An information system gaining popularity on the more lightweight Unix-based systems is info. It's particularly relevant for finding information within Linux and FreeBSD.

Unlike man — which displays all information on a topic at once, usually routed through some form of paging system such as cat — info is based on a hypertext like linkage between topic components. You connect to each of the subtopics using character-based commands and typing part or all of the subtopic title — at least enough to distinguish one subtopic from another.

To use info, you type the command info followed by the Unix command about which you're trying to find information. For instance, to find out more about info itself, you would use the following command line:

info info

This will return the main info introduction page and a menu of subtopics such as:

Getting Started
Advanced Info
Creating an Info File

To access the subtopic, you type the letter m for menu, and then in the prompt that opens at the bottom of the screen, type enough of the letters to distinguish the subtopic menu item from any other. You don't have to complete the command: you can just type enough of the letters followed by a TAB to fill in the rest. Once the subtopic menu item has been filled in, hitting ENTER sends you to the information.

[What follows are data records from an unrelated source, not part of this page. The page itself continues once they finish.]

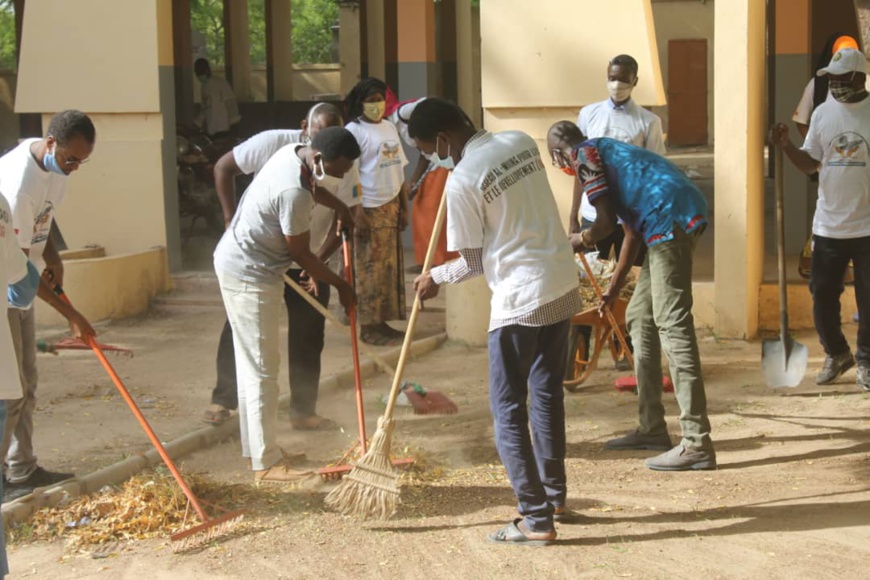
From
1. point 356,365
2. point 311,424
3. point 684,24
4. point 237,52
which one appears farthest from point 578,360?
point 684,24

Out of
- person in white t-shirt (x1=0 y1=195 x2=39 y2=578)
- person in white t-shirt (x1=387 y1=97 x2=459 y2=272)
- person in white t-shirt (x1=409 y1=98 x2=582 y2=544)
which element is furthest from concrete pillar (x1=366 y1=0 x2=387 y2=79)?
person in white t-shirt (x1=0 y1=195 x2=39 y2=578)

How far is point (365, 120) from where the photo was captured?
30.0 ft

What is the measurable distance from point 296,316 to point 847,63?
366 centimetres

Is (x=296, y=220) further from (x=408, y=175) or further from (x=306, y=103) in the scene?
(x=306, y=103)

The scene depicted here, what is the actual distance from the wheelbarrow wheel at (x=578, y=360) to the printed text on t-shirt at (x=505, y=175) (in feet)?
10.1

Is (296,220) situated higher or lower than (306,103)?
lower

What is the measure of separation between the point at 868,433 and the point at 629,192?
2.12 m

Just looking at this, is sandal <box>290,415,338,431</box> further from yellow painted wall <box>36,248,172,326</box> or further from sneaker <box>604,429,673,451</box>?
yellow painted wall <box>36,248,172,326</box>

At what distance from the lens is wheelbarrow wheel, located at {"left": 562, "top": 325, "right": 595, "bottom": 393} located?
785 centimetres

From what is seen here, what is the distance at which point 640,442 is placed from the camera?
21.3 ft

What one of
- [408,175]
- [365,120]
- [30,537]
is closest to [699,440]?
[30,537]

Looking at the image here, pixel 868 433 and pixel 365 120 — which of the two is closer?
pixel 868 433

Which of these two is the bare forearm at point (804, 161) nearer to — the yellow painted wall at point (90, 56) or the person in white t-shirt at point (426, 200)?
the person in white t-shirt at point (426, 200)

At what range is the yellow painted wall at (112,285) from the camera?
1033 cm
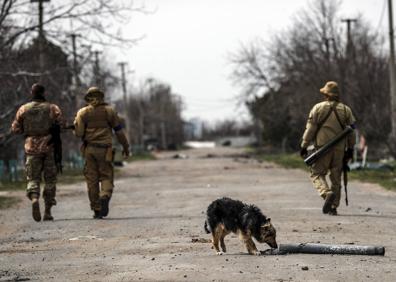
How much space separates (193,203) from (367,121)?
53.7ft

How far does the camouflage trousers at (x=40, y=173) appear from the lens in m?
14.8

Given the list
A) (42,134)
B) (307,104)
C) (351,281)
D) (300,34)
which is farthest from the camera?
(300,34)

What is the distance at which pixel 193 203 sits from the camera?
57.5 feet

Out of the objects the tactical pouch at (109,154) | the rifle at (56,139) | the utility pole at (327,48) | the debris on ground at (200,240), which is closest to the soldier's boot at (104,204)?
the tactical pouch at (109,154)

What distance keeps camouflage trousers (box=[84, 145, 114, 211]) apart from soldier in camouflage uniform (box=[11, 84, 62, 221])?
1.86 ft

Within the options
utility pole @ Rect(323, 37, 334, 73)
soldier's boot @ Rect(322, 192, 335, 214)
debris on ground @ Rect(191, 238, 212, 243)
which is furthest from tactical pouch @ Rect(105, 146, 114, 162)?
utility pole @ Rect(323, 37, 334, 73)

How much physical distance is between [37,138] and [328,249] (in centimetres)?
647

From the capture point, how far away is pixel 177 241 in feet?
36.4

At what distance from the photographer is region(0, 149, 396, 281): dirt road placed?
855cm

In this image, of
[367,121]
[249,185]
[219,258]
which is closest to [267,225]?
[219,258]

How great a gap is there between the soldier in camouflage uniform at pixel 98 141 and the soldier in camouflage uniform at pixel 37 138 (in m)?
0.45

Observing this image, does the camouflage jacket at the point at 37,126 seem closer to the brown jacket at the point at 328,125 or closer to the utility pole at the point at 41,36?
the brown jacket at the point at 328,125

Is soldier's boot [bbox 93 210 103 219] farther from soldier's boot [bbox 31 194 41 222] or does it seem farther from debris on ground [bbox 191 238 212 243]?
debris on ground [bbox 191 238 212 243]

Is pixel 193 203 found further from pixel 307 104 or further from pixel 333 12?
pixel 333 12
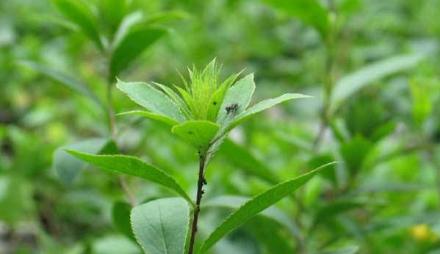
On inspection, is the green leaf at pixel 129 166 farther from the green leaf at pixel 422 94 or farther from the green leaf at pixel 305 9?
the green leaf at pixel 422 94

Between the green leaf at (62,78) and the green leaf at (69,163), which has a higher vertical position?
the green leaf at (62,78)

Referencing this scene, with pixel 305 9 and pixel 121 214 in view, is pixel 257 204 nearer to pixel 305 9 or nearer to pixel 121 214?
pixel 121 214

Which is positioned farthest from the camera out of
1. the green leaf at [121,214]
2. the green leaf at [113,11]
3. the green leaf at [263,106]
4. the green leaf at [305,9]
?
the green leaf at [305,9]

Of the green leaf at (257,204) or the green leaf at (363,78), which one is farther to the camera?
the green leaf at (363,78)

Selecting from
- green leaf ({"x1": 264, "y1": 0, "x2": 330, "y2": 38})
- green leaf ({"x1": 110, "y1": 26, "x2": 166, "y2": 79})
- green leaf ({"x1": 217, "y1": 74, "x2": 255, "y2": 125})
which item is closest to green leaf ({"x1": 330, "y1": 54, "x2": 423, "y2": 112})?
green leaf ({"x1": 264, "y1": 0, "x2": 330, "y2": 38})

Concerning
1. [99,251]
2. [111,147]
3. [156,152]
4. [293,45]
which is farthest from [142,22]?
[293,45]

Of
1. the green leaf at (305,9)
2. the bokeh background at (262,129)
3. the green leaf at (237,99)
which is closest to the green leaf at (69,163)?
the bokeh background at (262,129)

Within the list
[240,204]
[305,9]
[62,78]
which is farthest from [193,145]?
[305,9]
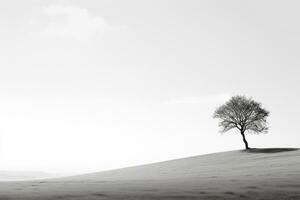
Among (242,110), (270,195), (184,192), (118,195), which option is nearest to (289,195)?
(270,195)

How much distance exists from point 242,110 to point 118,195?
6115 centimetres

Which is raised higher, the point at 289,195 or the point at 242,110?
the point at 242,110

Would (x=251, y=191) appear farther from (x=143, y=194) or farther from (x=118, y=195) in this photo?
(x=118, y=195)

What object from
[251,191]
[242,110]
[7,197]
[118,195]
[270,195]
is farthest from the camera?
[242,110]

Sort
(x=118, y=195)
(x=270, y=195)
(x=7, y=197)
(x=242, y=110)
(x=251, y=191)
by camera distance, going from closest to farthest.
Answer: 1. (x=7, y=197)
2. (x=118, y=195)
3. (x=270, y=195)
4. (x=251, y=191)
5. (x=242, y=110)

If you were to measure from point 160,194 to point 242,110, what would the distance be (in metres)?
60.2

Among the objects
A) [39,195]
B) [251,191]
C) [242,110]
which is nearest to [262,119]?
[242,110]

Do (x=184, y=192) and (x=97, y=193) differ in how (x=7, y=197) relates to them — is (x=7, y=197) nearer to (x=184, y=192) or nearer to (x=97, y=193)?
(x=97, y=193)

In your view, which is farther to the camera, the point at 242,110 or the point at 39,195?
the point at 242,110

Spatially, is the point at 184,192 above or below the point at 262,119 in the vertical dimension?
below

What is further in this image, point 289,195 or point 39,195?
point 289,195

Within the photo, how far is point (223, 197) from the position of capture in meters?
12.4

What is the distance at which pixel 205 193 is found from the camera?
13.2 m

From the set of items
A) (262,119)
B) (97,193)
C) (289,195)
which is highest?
(262,119)
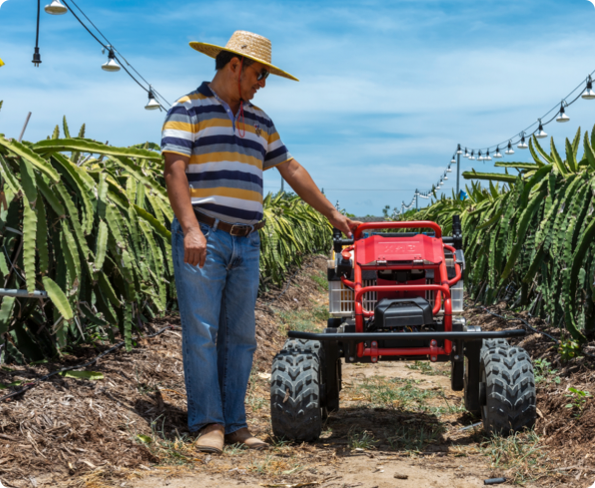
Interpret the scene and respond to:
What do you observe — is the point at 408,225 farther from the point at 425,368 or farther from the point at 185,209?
the point at 425,368

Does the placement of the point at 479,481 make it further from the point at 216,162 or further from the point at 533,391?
the point at 216,162

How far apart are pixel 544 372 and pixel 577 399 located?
0.80 meters

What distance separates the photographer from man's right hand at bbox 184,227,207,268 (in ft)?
9.60

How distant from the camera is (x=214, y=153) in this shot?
3111 millimetres

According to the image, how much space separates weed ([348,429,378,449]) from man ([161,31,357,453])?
49 cm

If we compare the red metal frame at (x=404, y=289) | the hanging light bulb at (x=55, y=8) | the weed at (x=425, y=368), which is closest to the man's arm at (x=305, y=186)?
the red metal frame at (x=404, y=289)

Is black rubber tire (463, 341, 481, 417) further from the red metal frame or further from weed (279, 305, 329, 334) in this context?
weed (279, 305, 329, 334)

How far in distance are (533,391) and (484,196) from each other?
6329 mm

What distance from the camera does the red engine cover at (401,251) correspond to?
338 cm

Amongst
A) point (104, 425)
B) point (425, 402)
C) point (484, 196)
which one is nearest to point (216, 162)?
point (104, 425)

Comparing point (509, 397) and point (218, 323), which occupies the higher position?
point (218, 323)

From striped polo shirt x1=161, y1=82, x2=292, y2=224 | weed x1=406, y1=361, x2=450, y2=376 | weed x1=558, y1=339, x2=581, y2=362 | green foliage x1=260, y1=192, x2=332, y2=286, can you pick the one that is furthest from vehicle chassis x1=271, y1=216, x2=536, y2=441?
green foliage x1=260, y1=192, x2=332, y2=286

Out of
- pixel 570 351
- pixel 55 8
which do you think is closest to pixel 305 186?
pixel 570 351

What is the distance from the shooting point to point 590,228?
4.04 m
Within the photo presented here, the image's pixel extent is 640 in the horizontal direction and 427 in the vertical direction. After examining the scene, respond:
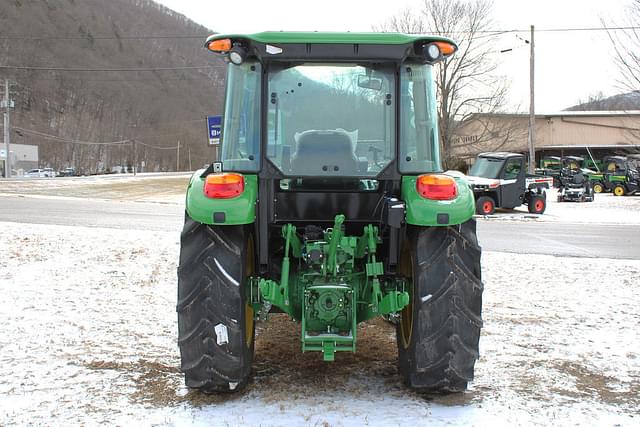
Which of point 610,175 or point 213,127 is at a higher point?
point 213,127

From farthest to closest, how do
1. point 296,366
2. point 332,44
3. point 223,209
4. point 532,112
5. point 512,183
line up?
point 532,112 → point 512,183 → point 296,366 → point 332,44 → point 223,209

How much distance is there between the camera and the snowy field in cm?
404

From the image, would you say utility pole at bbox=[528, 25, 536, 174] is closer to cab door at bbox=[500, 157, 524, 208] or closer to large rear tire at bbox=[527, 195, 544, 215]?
large rear tire at bbox=[527, 195, 544, 215]

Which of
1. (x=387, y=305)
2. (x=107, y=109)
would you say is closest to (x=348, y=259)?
(x=387, y=305)

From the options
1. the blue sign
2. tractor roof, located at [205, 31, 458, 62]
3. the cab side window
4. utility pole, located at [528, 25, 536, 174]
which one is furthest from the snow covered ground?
utility pole, located at [528, 25, 536, 174]

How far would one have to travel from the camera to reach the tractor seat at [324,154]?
14.5 feet

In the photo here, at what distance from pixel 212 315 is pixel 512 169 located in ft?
64.7

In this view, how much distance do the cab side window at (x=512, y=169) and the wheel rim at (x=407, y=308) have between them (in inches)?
719

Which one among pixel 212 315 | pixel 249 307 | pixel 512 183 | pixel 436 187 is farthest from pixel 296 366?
pixel 512 183

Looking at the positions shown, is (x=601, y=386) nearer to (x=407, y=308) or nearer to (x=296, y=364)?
(x=407, y=308)

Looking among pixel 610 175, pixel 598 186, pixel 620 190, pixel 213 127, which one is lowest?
pixel 620 190

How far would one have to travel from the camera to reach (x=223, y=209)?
410 cm

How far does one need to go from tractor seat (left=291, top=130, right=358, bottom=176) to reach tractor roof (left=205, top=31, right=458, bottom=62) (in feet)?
1.78

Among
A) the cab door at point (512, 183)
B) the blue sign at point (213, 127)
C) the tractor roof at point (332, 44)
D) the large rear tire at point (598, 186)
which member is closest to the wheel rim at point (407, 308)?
the tractor roof at point (332, 44)
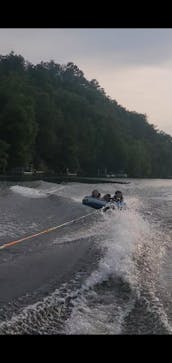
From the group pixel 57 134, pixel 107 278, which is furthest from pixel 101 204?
pixel 57 134

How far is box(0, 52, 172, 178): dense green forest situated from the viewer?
264 ft

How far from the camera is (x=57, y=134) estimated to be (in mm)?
106875

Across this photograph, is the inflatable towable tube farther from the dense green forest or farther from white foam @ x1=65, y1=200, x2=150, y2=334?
the dense green forest

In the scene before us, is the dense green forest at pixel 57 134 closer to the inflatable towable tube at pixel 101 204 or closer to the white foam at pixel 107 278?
the inflatable towable tube at pixel 101 204

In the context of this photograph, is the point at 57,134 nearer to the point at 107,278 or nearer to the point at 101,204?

To learn more about using info, you can type the letter h when you're in info and no command line buffer is showing. This brings up basic information about the info command, including the commands you use within info to use the application. These letters are summarized in Table 2-1.

Table 2-1. info commands

Command

Action

h

To get help on using info

m

To access a subtopic menu item

n

To get to next related subtopic

p

To get to the previous related subtopic

space

To move forward in the display if it exceeds page size

delete

To move backward in the display if it exceeds page size

Ctrl-l

To clean up the display if it gets mangled

b

To get to the first page of the display

?

To get a list of info commands

q

To quit info

d

To return to highest level of info topics

mEmacsreturn

To access the Emacs manual

s

To search for string within current node

Note that the letter commands are case insensitive: U works the same as u.

Use the d command to pull up the Directory node, the menu of info major topics. In fact, this is a good way to become familiar with info and its contained subtopics — type d and then use the menu commands to explore each of the major subtopic areas.

For instance, from the Directory Node, typing m followed by typing strings into the command buffer pulls up the strings info node.

When using the info command, if the information doesn't fit within a page, header and footer information will provide you some details about the subtopic, such as the info file, node, and the next nodes within the hierarchy. For instance, when accessing information about man, depending on your system the header reads as follows:

File: *manpages*, Node:man, Up: (dir)

This translates to the info file manpages and the node for man. Typing the u will move you up to the dir info page. Within Emacs, use mouse button two to click on and access a subtopic.

The footer provides a summary of the header information and also provides the number of lines for the topic if the topic page extends past the current screen. To see more information, type the space to page through the topic, just as you do with man.

Much of the help information within info is pulled over as is from manpages and hasn't been converted to the hypertext format of info. Because of this, the use of the m command won't pull up any subtopic. You'll need to use the space key to access the additional information.

To search within an info node/page, type s and then type the search string into the command buffer. The cursor is moved to the first occurance of the string.